The judgment of the United States District Court for the Western District of Oklahoma is AFFIRMED.
Entered for the Court
John C. Porfilio
*. This order and judgment is not binding precedent, except under the doctrines of law of the case, res judicata, and collateral estoppel. The court generally disfavors the citation of orders and judgments; nevertheless, an order and judgment may be cited under the terms and conditions of 10th Cir. R. 36.3.

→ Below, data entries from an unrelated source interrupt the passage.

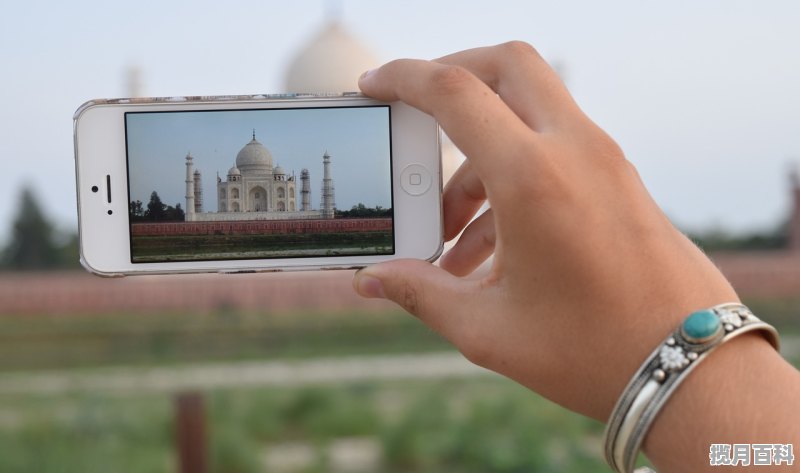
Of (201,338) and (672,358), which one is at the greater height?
(672,358)

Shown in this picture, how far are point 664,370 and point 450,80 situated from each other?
0.38 metres

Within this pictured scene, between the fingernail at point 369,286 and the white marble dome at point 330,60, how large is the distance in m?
16.4

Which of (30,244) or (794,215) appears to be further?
(30,244)

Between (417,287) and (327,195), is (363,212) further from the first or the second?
(417,287)

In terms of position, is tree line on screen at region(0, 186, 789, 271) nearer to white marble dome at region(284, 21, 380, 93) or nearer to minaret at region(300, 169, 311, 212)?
white marble dome at region(284, 21, 380, 93)

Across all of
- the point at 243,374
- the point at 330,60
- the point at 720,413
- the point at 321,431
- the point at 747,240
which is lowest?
the point at 243,374

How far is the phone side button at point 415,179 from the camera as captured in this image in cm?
140

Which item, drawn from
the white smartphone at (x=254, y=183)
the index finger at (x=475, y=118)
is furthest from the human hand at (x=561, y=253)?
the white smartphone at (x=254, y=183)

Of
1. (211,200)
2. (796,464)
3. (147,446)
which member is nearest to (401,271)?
(211,200)

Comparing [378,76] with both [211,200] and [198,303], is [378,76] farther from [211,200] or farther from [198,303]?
[198,303]

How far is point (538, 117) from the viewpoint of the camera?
3.28 feet

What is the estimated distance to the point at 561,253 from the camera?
0.94 meters

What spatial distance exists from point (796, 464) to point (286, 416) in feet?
16.4

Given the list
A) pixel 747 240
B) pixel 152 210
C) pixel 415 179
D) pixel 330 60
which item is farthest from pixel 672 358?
pixel 747 240
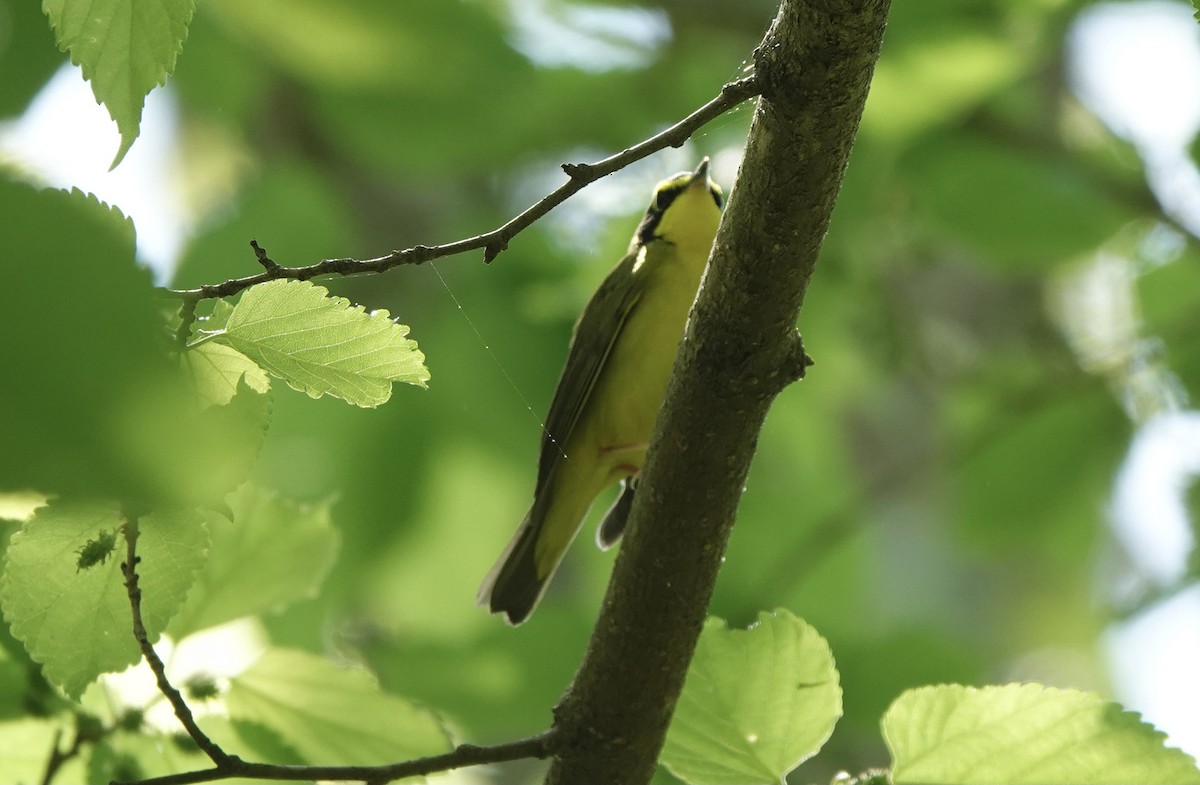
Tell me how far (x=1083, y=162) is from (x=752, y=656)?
3.82 metres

1. In order to meet the listing under 12.03, a claimant must have "psychotic features with deterioration from a previous level of functioning" with "medically documented persistence" of at least one of the following: delusions; hallucinations; catatonic or other grossly disorganized behavior; or incoherence, loosening of associations, illogical thinking, or poverty of content of speech associated with either blunt, flat, or inappropriate affect or emotional withdrawal or isolation. 20 C.F.R. Pt. 404, Subpt. P., App. 1, Listing 12.03. These symptoms must result in "marked restriction of activities of daily living; or . . . [m]arked difficulties in maintaining social functioning; or [d]eficiencies of concentration, persistence or pace resulting in frequent failure to complete tasks in a timely manner; or . . . repeated episodes of deterioration or decompensation in work or work-like settings . . . ." Alternatively, the claimant may show "[m]edically documented history of one or more episodes of acute symptoms, signs and functional limitations" that result in repeated episodes of deterioration or "two or more years of inability to function outside of a highly supportive living situation." Id.
In order to meet listing 12.06, the claimant must show "medically documented findings" of generalized persistent anxiety accompanied by at least one of the following: three out of four of the following signs or symptoms: motor tension, autonomic hyperactivity, apprehensive expectation, or vigilance and scanning; or by "a persistent irrational fear of a specific object, activity, or situation which results in a compelling desire to avoid the dreaded object, activity, or situation"; or by recurrent severe panic attacks occurring on the average of at least once a week; or by recurrent obsessions or compulsions which are a source of marked distress; or by recurrent and intrusive recollections of a traumatic experience that are a source of marked distress. 20 C.F.R. Pt. 404, Subpt. P., App. 1, Listing 12.06. These symptoms must result in at least two of the following: marked restriction of activities of daily living, marked difficulties in maintaining social functions, deficiencies of concentration, persistence or pace resulting in frequent failure to complete tasks in a timely manner, or in repeated episodes of deterioration that cause withdrawal from the situation or exacerbation of signs and symptoms; or they must result in "complete inability to function independently outside the area of one's home." Id.